By: Patti Langlais, Registered Marriage and Family Therapist.  
The human mind is an incredible and complex machine It absorbs and processes an enormous amount of material every second and can recall and use that information with often little effort. One of the primary ways our brain is successful in doing this is by automating familiar information. Think of learning to drive. As a new driver we spend so much time and energy focusing on all the new information barreling at us…its exhausting. In the beginning stages we are consciously seeing and reacting to the environment and learning habitual manoeuvres. Over time, and more importantly through repetition, these complicated processes become automated and before we know it we are driving and focused on other things.

Committed relationships can be similar in the learning and automatizing aspect. At the beginning of courtship our partner is new and exciting and our brain is consciously focused. It’s as if we are studying and downloading all the ins and outs of our partner and the uniqueness of them. As like driving, our brain is working hard to automate all this new and exciting information, as if to be able to predict their thoughts, feelings and behaviours so we can focus on others things. Sounds great, and from the perspective of energy and concentration efficiency it is. There, however, lives the couple brain trap. The misperception that we “know” who our partner is. Through familiarity and experience we feel we can almost predict how they think and feel. Worse yet the assumptions we then begin to make on their behalf. Not only do we make assumptions, which in of itself is never a good idea, but we additionally begin to place expectations on each other. This communication breakdown is a breeding ground for the conflict and hurt feelings in the relationship.

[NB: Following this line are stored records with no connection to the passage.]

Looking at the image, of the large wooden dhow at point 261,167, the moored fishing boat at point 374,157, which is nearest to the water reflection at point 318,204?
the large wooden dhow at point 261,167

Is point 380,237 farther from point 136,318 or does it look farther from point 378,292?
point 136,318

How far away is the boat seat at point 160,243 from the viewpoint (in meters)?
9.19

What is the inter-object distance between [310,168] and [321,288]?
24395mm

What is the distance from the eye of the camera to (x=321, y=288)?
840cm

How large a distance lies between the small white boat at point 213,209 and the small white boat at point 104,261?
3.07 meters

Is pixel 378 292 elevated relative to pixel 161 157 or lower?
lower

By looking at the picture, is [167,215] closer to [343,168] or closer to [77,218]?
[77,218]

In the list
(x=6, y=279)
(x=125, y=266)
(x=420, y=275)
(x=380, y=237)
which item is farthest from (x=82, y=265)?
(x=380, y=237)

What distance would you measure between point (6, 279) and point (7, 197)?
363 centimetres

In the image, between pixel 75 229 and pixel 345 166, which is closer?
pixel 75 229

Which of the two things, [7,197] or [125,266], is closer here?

So if this process is natural and automatic, and really an important aspect of how we function, how do we not let it compromise the quality of our relationships? A starting point is simply slowing down and being mindful that although you likely know a great deal about your partner, especially after many years together, they are a separate person and ever evolving. Stay curious and wanting to know what they think and feel rather than assuming when possible.

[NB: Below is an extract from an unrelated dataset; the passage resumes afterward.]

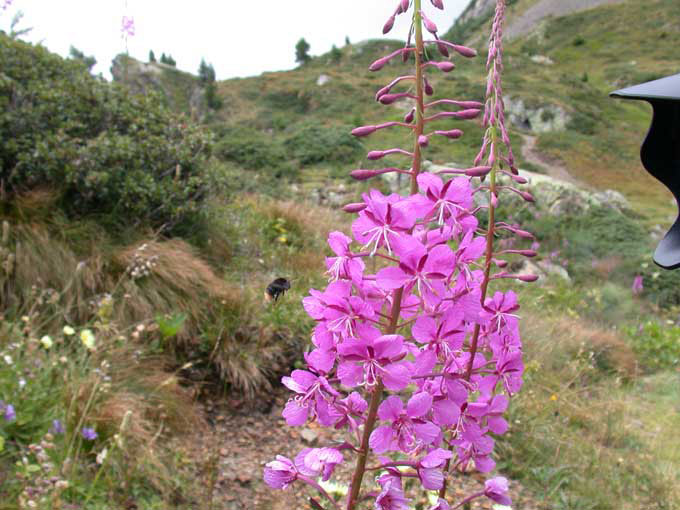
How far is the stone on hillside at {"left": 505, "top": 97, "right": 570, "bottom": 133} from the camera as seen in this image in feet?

If you are finding yourself disappointed or frustrated with your partner perhaps check in with yourself and your expectations of them. Did you actually discuss what you need and want from them or is it expected they should just know? It can feel validating when our partner knows what we need or want and that sense of knowing can create a feeling of love and closeness. Just use caution to ensure you communicate and advocate for your needs.

Our lives and responsibilities can have us running full speed in our life, increasing the risk for communication breakdown, unfair assumptions or unspoken expectations. Open, loving, and honest communication is the cornerstone to a successful relationship.